In 2023, the United States marked a major milestone in the battle against a longstanding public health crisis: adult obesity rates dropped for the first time in a decade.
Researchers pointed to GLP-1s as a potential contributing factor, alongside pandemic-related shifts in behaviors. And while these medications may be helping address the nation’s obesity epidemic, the reality is that high costs, limited insurance coverage for weight loss, unequal access across racial and socioeconomic groups, and low adherence rates are making them a tough solution to sustain across the healthcare ecosystem.
UnitedHealth Group, the largest healthcare company in the nation, with its vast reach through both the insurance sector and its expansive provider and pharmacy network via Optum, has a unique perspective on the challenges facing the industry. With control over one-third of all healthcare claims nationwide through Change Healthcare, the company is positioned to see trends that others might miss. In January, CEO Andrew Witty specifically mentioned GLP-1s to investors to explain one reason for why healthcare costs keep rising.
“Fundamentally, healthcare costs more in the U.S. because the price of a single procedure, visit, or prescription is higher here than it is in other countries,” he said. “Just look at GLP-1 prices. One drug, which costs $900 in the U.S., costs about a tenth of that in Europe.”
From an employer’s perspective, the high costs and low adherence rates of GLP-1s are making them a less effective tool in addressing obesity. A 2024 Mercer survey found that 44% of employers with 500 or more employees offer GLP-1 coverage for obesity.

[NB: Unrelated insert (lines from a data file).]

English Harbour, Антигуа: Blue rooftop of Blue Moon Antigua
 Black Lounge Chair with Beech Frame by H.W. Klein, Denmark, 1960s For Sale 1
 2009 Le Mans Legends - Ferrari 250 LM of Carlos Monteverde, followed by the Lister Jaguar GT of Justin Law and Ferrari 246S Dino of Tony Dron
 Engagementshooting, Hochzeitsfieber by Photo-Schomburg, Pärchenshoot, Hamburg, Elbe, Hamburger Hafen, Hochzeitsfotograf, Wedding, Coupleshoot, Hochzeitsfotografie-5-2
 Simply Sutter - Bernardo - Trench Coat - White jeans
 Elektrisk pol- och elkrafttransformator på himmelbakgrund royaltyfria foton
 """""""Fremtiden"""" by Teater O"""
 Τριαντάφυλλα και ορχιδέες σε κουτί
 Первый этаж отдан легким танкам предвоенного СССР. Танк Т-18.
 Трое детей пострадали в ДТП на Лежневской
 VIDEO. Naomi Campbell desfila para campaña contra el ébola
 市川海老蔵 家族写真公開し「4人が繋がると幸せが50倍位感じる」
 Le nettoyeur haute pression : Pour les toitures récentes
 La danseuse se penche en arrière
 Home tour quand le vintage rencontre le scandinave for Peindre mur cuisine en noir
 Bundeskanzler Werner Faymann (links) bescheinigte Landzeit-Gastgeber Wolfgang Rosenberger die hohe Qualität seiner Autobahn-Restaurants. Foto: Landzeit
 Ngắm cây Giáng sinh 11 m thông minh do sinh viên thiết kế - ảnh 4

“We see a very high rate of members that start these medications and don’t keep taking them,” Craig Kurtzweil, Chief Data and Analytics Officer for UnitedHealthcare’s Employer and Individual business, told Becker’s in February. “The economics and adherence rates just make the math really hard for GLP-1s in their current state to be an effective tool or solution for employers to combat this problem.”
Insurers and self-funded employers have been adjusting their GLP-1 coverage policies in recent years in response to the financial burden. The drugs have also been cited as contributing to financial losses for several Blue Cross Blue Shield plans in 2024.
A study published in March in JAMA Health Forum added weight to these concerns, suggesting that the blockbuster weight-loss drugs, Wegovy and Zepbound, despite their proven health benefits, are not cost-effective at their current prices. The University of Chicago researchers found that for these drugs to meet common cost standards, the price of Wegovy would need to fall by more than 80% to $127 per month, and Zepbound’s price would need to drop by nearly one-third to $361 per month. Currently, the average monthly prices are around $700 for Wegovy and $520 for Zepbound, making them financially unsustainable for many patients.
Despite the growing demand and expanded indications for GLP-1s, commercial insurance coverage has not kept pace because of the financial concerns. A March 2025 report from GoodRx showed that coverage for these drugs is increasingly restricted, with an estimated 6 million people losing access to GLP-1s from 2024 to 2025. Notably, the number of people without commercial coverage for Zepbound grew by more than 15% this year, while 1.1 million people lost coverage for Ozempic, which is primarily used for Type 2 diabetes. Still, an estimated 7 million people gained coverage for Wegovy, but 83% of those with coverage face restrictions such as prior authorization or step therapy.
Patient adherence to GLP-1 drugs has also been a major challenge. A cohort study published in January in JAMA Network Open found that more than half of patients discontinue GLP-1 therapy within the first year, with those without Type 2 diabetes showing the highest dropout rates. The JAMA study is consistent with findings from a Blue Cross Blue Shield Association study in May 2024, which showed that 30% of patients stopped using GLP-1 medications within the first month, and 58% discontinued before achieving any clinically meaningful health benefits.
Despite the clinical and financial challenges, several states have moved to address the need for broader coverage of the medications. Minnesota lawmakers proposed a bill in February that would require state-regulated health plans to cover GLP-1s for obesity, alongside other evidence-based treatments for obesity such as bariatric surgery and behavioral therapies. In January, North Dakota became the first state to cover weight-loss drugs under the ACA for both diabetes and obesity, allowing individual ACA plans and small-group employer plans to include GLP-1s and gastric inhibitory polypeptide drugs.
Medicare, which has seen a substantial rise in spending on diabetes medications, including GLP-1s, has faced its own set of challenges. A February report from the HHS Office of Inspector General showed that Part D spending on 10 common diabetes drugs, including GLP-1s, increased by 364% from 2019 to 2023, from $7.7 billion to $35.8 billion. The report noted that Medicare spending on the medications could surpass $106 billion by 2026.